If Jeremy Corbyn cannot lead a national unity government, he must still shape it

The Labour leader should insist on becoming deputy prime minister and seek to thwart the creation of a new centrist party.

By Paul Mason

The legal text of the proposed Brexit deal has not been seen. Not by the British parliament and not by any of the 27 EU member governments. If we were dealing with honest politicians that might not matter: but Angela Merkel knows Boris Johnson is neither honest nor competent. 

That’s why – if the reports are correct – she told the Prime Minister that if Britain wants to leave the customs union, Northern Ireland has to stay inside it. Otherwise it is impossible to do a deal that guarantees peace in Ireland.

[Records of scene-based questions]
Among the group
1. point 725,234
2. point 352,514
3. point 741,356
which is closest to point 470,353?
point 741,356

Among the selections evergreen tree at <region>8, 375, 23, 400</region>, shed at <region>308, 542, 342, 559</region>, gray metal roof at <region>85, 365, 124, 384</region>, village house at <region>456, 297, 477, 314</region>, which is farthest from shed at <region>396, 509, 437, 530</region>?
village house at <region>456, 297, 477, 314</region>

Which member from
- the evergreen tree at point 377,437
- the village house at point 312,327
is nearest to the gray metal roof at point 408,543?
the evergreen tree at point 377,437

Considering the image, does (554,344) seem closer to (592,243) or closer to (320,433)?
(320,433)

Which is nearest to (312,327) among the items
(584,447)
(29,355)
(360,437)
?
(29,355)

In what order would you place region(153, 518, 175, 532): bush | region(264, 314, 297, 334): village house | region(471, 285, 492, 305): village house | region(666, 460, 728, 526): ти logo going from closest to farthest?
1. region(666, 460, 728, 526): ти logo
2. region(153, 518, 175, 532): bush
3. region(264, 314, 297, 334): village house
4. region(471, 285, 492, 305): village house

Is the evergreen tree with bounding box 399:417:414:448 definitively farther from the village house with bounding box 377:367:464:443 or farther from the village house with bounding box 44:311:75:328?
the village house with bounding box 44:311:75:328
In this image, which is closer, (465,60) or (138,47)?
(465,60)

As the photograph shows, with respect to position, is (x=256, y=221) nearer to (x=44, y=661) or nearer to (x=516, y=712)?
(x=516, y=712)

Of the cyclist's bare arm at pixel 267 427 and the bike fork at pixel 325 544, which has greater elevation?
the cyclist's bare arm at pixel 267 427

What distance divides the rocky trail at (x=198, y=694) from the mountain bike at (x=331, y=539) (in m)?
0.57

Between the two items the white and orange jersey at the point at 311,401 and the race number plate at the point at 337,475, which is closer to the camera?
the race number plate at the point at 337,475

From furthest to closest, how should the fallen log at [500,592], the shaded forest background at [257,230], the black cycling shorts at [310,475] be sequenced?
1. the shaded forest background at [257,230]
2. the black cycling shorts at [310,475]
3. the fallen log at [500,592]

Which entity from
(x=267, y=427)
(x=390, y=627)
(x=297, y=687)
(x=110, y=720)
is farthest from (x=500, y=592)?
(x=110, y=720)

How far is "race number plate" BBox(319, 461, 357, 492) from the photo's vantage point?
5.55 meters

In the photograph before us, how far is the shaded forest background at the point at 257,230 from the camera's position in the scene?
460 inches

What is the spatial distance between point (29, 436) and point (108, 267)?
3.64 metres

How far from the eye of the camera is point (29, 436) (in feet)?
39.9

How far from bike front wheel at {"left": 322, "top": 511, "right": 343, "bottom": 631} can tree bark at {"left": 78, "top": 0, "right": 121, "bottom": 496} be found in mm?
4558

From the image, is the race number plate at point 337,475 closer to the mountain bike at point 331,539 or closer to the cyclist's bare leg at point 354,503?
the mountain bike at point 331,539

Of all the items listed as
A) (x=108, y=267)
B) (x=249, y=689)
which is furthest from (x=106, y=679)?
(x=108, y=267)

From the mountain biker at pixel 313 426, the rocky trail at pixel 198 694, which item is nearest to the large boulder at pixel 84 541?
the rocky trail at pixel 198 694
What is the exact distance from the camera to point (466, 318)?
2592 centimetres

Directives:
**a)** According to the Brexit article, who has not seen the legal text of the proposed deal?
**b)** Extract every line of the records that contains the word "nearest".

The results:
**a)** Neither the British parliament nor any of the 27 EU member governments.

**b)**
is nearest to the gray metal roof at point 408,543?
Which is nearest to (312,327) among the items
From the mountain biker at pixel 313 426, the rocky trail at pixel 198 694, which item is nearest to the large boulder at pixel 84 541?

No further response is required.